# What Does the Law Require and Should I take anything else



## Guest (Jun 7, 2006)

Hi all just a quick one about safety gear, what apart from PFD's are required in QLD by law on my Kayak. and does anybody take anything else above and beyond the requirements such as flares etc. Thanks


----------



## Scott (Aug 29, 2005)

Mate, I don't know wht the law requires me to take but what I take is;

A small anchor in case I want to stop and work some structure or in case shit hits the fan and i need to anchor while i phone for help.

Some flares in case a stink boat is getting to close.

Some drinking water/powerade ect.

Something to munch on if I get hungry and am out for longer than expected.

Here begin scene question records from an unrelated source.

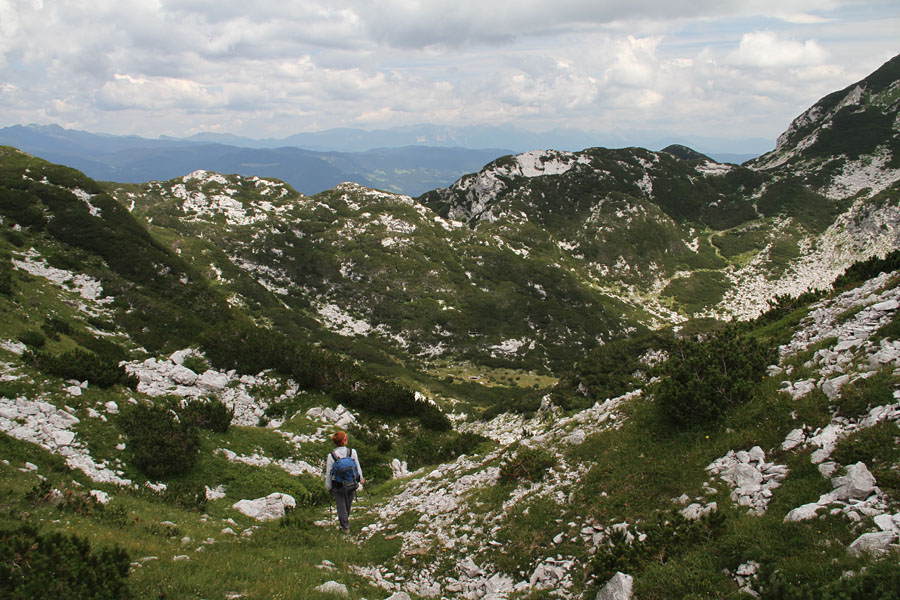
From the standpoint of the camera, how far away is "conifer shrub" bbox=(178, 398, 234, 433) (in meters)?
17.4

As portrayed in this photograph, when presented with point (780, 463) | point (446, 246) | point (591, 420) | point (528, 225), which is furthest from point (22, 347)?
point (528, 225)

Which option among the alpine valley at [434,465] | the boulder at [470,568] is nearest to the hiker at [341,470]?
the alpine valley at [434,465]

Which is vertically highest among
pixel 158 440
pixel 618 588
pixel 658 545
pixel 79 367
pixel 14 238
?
pixel 14 238

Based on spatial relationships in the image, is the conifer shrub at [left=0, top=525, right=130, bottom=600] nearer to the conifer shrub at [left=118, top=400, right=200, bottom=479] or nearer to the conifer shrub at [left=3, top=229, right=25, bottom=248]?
the conifer shrub at [left=118, top=400, right=200, bottom=479]

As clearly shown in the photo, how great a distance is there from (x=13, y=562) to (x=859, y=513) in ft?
39.9

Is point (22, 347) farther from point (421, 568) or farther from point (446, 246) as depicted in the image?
point (446, 246)

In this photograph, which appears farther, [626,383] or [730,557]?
[626,383]

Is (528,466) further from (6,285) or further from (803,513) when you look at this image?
(6,285)

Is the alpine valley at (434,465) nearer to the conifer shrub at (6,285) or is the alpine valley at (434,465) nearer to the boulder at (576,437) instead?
the boulder at (576,437)

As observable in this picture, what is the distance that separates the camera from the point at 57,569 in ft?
20.3

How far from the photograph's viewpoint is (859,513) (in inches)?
250

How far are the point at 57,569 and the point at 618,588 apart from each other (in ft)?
27.9

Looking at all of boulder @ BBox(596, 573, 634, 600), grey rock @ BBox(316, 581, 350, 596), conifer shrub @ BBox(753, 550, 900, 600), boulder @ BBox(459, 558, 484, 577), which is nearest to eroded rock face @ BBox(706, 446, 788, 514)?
conifer shrub @ BBox(753, 550, 900, 600)

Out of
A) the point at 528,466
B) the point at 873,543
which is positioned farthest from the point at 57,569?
the point at 873,543
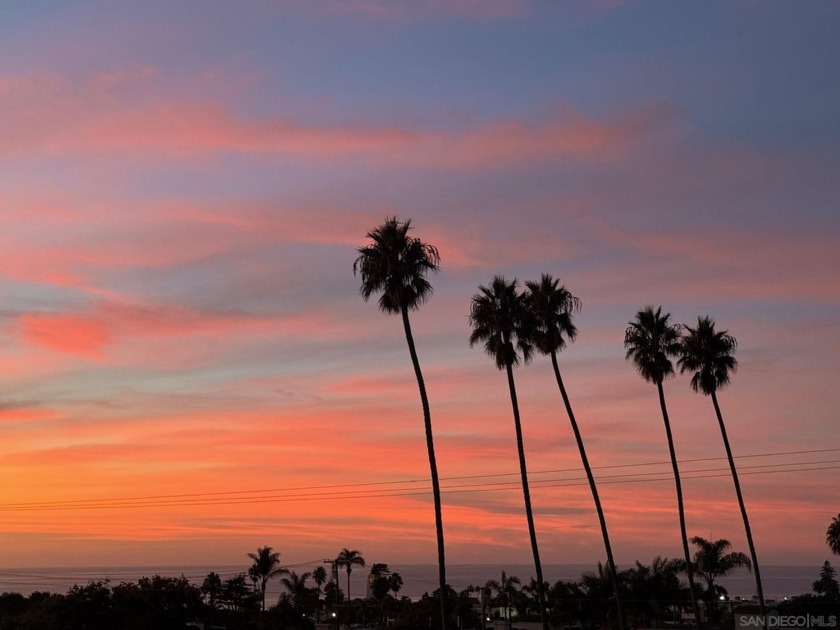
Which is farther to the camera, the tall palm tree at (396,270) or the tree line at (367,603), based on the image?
the tree line at (367,603)

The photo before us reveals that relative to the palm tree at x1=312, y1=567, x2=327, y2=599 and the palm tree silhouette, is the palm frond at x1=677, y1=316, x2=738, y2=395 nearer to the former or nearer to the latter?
the palm tree silhouette

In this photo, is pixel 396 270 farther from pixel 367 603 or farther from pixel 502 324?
pixel 367 603

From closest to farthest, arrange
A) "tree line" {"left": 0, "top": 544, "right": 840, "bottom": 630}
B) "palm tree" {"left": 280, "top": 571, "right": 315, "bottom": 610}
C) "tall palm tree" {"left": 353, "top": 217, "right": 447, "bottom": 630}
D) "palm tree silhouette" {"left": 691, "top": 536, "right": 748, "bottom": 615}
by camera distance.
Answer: "tall palm tree" {"left": 353, "top": 217, "right": 447, "bottom": 630} → "tree line" {"left": 0, "top": 544, "right": 840, "bottom": 630} → "palm tree silhouette" {"left": 691, "top": 536, "right": 748, "bottom": 615} → "palm tree" {"left": 280, "top": 571, "right": 315, "bottom": 610}

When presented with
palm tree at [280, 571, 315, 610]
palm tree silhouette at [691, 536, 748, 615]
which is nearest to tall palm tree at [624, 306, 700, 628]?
palm tree silhouette at [691, 536, 748, 615]

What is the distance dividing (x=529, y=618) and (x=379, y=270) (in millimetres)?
69405

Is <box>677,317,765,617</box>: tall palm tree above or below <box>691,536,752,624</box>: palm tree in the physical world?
above

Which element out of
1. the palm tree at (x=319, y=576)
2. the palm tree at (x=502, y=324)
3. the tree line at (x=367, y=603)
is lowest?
the tree line at (x=367, y=603)

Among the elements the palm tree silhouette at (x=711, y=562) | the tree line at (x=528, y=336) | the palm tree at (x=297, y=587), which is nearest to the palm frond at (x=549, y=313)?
the tree line at (x=528, y=336)

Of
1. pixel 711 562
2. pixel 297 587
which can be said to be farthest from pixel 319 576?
pixel 711 562

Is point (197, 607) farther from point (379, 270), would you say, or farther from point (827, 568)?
point (827, 568)

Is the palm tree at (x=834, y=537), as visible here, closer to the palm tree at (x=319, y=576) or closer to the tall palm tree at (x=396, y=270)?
the tall palm tree at (x=396, y=270)

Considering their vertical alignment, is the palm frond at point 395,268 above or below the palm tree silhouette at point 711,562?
above

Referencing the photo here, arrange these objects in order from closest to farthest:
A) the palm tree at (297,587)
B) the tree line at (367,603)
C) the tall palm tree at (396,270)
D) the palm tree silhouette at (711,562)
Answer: the tall palm tree at (396,270)
the tree line at (367,603)
the palm tree silhouette at (711,562)
the palm tree at (297,587)

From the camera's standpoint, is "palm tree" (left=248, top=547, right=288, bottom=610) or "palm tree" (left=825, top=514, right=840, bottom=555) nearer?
"palm tree" (left=825, top=514, right=840, bottom=555)
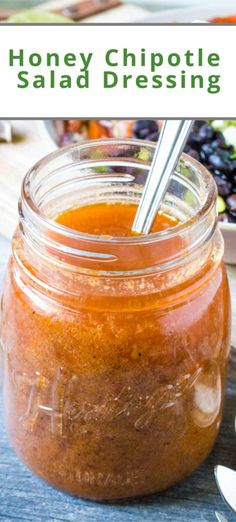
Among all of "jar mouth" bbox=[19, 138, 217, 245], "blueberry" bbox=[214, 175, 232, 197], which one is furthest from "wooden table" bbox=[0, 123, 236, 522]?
"blueberry" bbox=[214, 175, 232, 197]

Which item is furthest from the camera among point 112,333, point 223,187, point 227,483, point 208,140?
point 208,140

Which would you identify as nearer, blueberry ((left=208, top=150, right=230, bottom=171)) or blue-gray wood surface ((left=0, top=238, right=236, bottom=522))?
blue-gray wood surface ((left=0, top=238, right=236, bottom=522))

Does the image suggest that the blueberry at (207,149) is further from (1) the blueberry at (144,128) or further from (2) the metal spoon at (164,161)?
(2) the metal spoon at (164,161)

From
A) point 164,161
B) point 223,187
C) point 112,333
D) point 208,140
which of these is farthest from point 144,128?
point 112,333

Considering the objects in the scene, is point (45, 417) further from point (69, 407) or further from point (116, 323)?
point (116, 323)

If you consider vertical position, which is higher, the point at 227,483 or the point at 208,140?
the point at 208,140

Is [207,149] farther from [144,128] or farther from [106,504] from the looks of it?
[106,504]

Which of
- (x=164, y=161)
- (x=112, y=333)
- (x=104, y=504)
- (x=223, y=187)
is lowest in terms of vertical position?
(x=104, y=504)

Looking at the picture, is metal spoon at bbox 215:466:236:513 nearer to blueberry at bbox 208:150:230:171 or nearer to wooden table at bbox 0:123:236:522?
wooden table at bbox 0:123:236:522

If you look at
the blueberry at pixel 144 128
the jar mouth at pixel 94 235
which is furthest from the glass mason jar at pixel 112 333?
the blueberry at pixel 144 128
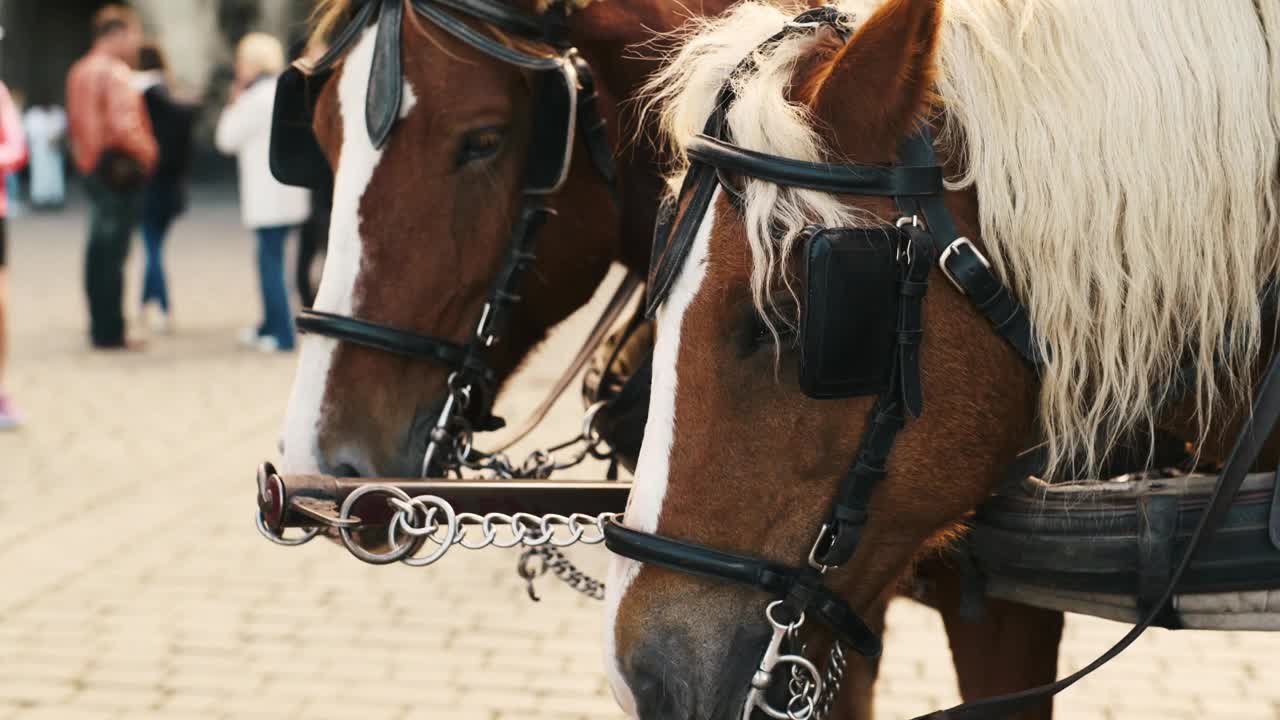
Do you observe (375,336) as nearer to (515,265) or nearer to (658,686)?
(515,265)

A couple of firestarters and a lighter in a waterproof tupperware container in the front pocket of my PFD. This is onlyt really relevent for where I live as there is little or no habitation along the shoreline (all sheep properties or forestry land and it is bloody cold at times).

A mobile phone in a waterproof tupperware with my camera.

Catch ya Scott


----------



## Dodge (Oct 12, 2005)

bungwhatsabung said:


> Hi all just a quick one about safety gear, what apart from PFD's are required in QLD by law on my Kayak. and does anybody take anything else above and beyond the requirements such as flares etc. Thanks


From the Dept of Transport Guide re Marine Safety

After sunset a torch or similar
PFD
Anchoring under 5m boat 1 anchor with 18m cable
Paddles
Drinking water

Thats all thats listed officially and are minimum standards, also see this link for more info

http://www.msq.qld.gov.au


----------



## Phoenix (Jan 12, 2006)

Hi,
I have at least 3 or 4 litres of water which I generally get through pretty easy.

I also take food. I have a 1.5kg folding anchor on a 20 metre line of 5mm nylon cord.

This is a pic of my PFD - as you can see; {yes this is probably over the top}
* An EPIRB
* Light sticks
* Signalling mirror
* Lighter
* Torch
* Small folding knife to cut myself free in the event of a roll.
* Whistle
* A pair of fishing pliars

I am looking to add to that is some flares which will be carried in a pocket behind the seat.


----------